━━━━━ Material provided ━━━━━
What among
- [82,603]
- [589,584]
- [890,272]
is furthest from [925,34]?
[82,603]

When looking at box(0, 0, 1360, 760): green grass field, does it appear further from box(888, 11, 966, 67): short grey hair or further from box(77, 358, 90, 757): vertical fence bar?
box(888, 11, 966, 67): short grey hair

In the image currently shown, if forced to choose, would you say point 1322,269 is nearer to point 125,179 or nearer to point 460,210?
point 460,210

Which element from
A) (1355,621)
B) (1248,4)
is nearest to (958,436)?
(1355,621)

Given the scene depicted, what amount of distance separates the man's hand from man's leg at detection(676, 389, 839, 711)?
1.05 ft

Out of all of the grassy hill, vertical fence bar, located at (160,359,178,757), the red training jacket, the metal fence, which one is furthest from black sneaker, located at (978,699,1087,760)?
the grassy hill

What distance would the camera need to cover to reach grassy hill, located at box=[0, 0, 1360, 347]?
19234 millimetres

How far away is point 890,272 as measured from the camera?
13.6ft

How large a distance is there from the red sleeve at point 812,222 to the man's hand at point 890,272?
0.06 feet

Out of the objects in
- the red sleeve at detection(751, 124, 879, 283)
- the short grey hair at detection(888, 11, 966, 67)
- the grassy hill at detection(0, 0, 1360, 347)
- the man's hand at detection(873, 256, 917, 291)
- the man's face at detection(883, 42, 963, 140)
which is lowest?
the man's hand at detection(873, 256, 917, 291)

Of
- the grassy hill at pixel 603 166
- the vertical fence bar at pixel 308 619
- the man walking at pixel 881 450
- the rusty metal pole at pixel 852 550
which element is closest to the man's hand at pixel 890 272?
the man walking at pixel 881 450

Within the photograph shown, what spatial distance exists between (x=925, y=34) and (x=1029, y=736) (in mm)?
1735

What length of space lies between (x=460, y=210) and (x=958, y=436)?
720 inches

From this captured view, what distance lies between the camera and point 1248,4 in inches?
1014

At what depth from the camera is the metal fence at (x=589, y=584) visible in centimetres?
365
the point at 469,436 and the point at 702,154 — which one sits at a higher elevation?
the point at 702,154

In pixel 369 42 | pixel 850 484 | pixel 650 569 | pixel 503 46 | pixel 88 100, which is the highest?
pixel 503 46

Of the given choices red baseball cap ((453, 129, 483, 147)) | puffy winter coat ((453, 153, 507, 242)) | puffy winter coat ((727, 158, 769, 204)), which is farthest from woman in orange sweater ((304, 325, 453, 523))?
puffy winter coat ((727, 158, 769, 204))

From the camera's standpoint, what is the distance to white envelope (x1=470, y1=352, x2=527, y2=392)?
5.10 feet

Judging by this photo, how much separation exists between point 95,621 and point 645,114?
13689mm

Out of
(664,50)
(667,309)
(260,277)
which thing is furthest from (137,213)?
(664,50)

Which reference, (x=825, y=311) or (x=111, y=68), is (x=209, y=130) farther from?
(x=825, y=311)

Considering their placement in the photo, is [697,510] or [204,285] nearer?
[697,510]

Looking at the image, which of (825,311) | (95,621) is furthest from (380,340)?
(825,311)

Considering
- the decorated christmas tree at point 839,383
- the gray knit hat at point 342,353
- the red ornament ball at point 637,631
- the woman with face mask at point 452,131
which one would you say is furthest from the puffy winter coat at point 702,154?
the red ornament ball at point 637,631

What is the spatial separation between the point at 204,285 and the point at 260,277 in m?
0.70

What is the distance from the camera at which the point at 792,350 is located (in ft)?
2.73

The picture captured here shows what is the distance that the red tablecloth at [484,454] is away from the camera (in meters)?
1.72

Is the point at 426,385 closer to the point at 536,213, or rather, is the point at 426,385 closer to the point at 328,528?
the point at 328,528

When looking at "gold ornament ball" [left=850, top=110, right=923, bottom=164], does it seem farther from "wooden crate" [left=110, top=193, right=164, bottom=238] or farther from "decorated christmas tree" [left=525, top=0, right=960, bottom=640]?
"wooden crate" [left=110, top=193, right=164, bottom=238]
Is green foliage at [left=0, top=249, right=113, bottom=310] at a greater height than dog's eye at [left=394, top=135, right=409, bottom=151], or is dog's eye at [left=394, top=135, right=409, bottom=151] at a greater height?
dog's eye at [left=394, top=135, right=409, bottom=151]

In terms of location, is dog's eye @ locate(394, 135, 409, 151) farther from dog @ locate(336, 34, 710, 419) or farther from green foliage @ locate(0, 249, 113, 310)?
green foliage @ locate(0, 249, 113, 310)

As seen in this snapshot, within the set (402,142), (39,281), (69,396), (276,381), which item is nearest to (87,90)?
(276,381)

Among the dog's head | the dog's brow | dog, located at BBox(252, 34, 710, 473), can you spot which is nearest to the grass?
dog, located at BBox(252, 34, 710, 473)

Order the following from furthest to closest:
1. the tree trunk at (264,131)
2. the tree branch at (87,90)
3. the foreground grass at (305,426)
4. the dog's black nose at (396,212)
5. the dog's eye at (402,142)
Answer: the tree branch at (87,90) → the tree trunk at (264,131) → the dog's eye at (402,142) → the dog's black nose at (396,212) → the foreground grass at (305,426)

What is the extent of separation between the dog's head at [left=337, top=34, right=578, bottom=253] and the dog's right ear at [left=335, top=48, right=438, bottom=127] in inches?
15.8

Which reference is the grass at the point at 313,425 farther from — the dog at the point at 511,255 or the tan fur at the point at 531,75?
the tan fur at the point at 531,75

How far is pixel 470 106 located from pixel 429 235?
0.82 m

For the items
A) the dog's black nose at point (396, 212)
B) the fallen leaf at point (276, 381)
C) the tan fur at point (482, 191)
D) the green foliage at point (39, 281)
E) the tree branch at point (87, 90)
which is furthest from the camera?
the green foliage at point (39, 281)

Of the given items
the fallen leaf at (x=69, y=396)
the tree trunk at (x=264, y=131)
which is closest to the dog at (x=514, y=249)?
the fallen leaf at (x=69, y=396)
━━━━━
_Exercise directions_
Reproduce the material above without altering a single character.

_Result of this task_
What among
- [82,603]
- [589,584]
- [890,272]
is furthest from [925,34]?
[82,603]

When looking at box(0, 0, 1360, 760): green grass field, does it appear further from box(888, 11, 966, 67): short grey hair or further from box(77, 358, 90, 757): vertical fence bar?
box(888, 11, 966, 67): short grey hair

In the image currently shown, if forced to choose, would you say point 1322,269 is nearer to point 125,179 or nearer to point 460,210?
point 460,210

Which element from
A) (1355,621)
B) (1248,4)
is nearest to (958,436)?
(1355,621)

Given the scene depicted, what amount of distance separates the man's hand from man's leg at detection(676, 389, 839, 711)?
1.05 ft

Out of all of the grassy hill, vertical fence bar, located at (160,359,178,757), the red training jacket, the metal fence, which one is furthest from black sneaker, located at (978,699,1087,760)?
the grassy hill

What distance would the camera need to cover to reach grassy hill, located at box=[0, 0, 1360, 347]?
19234 millimetres

How far away is point 890,272 as measured from the camera?
13.6ft

How large a distance is there from the red sleeve at point 812,222 to the man's hand at point 890,272?
0.06 feet

Out of the objects in
- the red sleeve at detection(751, 124, 879, 283)
- the short grey hair at detection(888, 11, 966, 67)
- the grassy hill at detection(0, 0, 1360, 347)
- the man's hand at detection(873, 256, 917, 291)
- the man's face at detection(883, 42, 963, 140)
which is lowest?
the man's hand at detection(873, 256, 917, 291)

Of
- the grassy hill at pixel 603 166
- the vertical fence bar at pixel 308 619
- the man walking at pixel 881 450
- the rusty metal pole at pixel 852 550
which element is closest to the man's hand at pixel 890 272?
the man walking at pixel 881 450

Within the photograph shown, what spatial distance exists between (x=925, y=34) and (x=1029, y=736) (in mm)?
1735

What length of space lies between (x=460, y=210) and (x=958, y=436)?
720 inches

From this captured view, what distance lies between the camera and point 1248,4 in inches?
1014

At what depth from the camera is the metal fence at (x=589, y=584) visible in centimetres?
365
the point at 469,436 and the point at 702,154 — which one sits at a higher elevation?
the point at 702,154

In pixel 369 42 | pixel 850 484 | pixel 650 569 | pixel 503 46 | pixel 88 100, which is the highest?
pixel 503 46

Of the given choices red baseball cap ((453, 129, 483, 147)) | puffy winter coat ((453, 153, 507, 242)) | puffy winter coat ((727, 158, 769, 204)), which is farthest from woman in orange sweater ((304, 325, 453, 523))?
puffy winter coat ((727, 158, 769, 204))

From the camera's standpoint, what is the distance to white envelope (x1=470, y1=352, x2=527, y2=392)?
5.10 feet

Judging by this photo, how much separation exists between point 95,621 and point 645,114?
13689mm

Out of
(664,50)
(667,309)
(260,277)
which thing is furthest from (137,213)?
(664,50)

Which reference, (x=825, y=311) or (x=111, y=68), is (x=209, y=130) farther from?
(x=825, y=311)

Considering their placement in the photo, is [697,510] or [204,285] nearer?
[697,510]

Looking at the image, which of (825,311) | (95,621) is furthest from (380,340)?
(825,311)

Considering
- the decorated christmas tree at point 839,383
- the gray knit hat at point 342,353
- the red ornament ball at point 637,631
- the woman with face mask at point 452,131
which one would you say is furthest from the puffy winter coat at point 702,154?
the red ornament ball at point 637,631

What is the spatial separation between the point at 204,285 and the point at 260,277 in m?
0.70

What is the distance from the camera at which the point at 792,350 is located (in ft)?
2.73

The picture captured here shows what is the distance that the red tablecloth at [484,454] is away from the camera (in meters)?
1.72

Is the point at 426,385 closer to the point at 536,213, or rather, is the point at 426,385 closer to the point at 328,528?
the point at 328,528

When looking at "gold ornament ball" [left=850, top=110, right=923, bottom=164], does it seem farther from "wooden crate" [left=110, top=193, right=164, bottom=238] or farther from "decorated christmas tree" [left=525, top=0, right=960, bottom=640]?
"wooden crate" [left=110, top=193, right=164, bottom=238]
Is green foliage at [left=0, top=249, right=113, bottom=310] at a greater height than dog's eye at [left=394, top=135, right=409, bottom=151], or is dog's eye at [left=394, top=135, right=409, bottom=151] at a greater height?
dog's eye at [left=394, top=135, right=409, bottom=151]

In terms of location, is dog's eye @ locate(394, 135, 409, 151) farther from dog @ locate(336, 34, 710, 419) or farther from green foliage @ locate(0, 249, 113, 310)?
green foliage @ locate(0, 249, 113, 310)

As seen in this snapshot, within the set (402,142), (39,281), (69,396), (276,381), which item is nearest to (87,90)?
(276,381)

Among the dog's head | the dog's brow | dog, located at BBox(252, 34, 710, 473), can you spot which is nearest to the grass?
dog, located at BBox(252, 34, 710, 473)

Order the following from furthest to closest:
1. the tree trunk at (264,131)
2. the tree branch at (87,90)
3. the foreground grass at (305,426)
4. the dog's black nose at (396,212)
5. the dog's eye at (402,142)
Answer: the tree branch at (87,90) → the tree trunk at (264,131) → the dog's eye at (402,142) → the dog's black nose at (396,212) → the foreground grass at (305,426)

What is the extent of separation between the dog's head at [left=337, top=34, right=578, bottom=253] and the dog's right ear at [left=335, top=48, right=438, bottom=127] in inches?
15.8

Which reference is the grass at the point at 313,425 farther from — the dog at the point at 511,255 or the tan fur at the point at 531,75?
the tan fur at the point at 531,75

How far is pixel 470 106 located from pixel 429 235?
0.82 m

For the items
A) the dog's black nose at point (396, 212)
B) the fallen leaf at point (276, 381)
C) the tan fur at point (482, 191)
D) the green foliage at point (39, 281)
E) the tree branch at point (87, 90)
which is furthest from the camera?
the green foliage at point (39, 281)

Of the given items
the fallen leaf at (x=69, y=396)
the tree trunk at (x=264, y=131)
which is closest to the dog at (x=514, y=249)?
the fallen leaf at (x=69, y=396)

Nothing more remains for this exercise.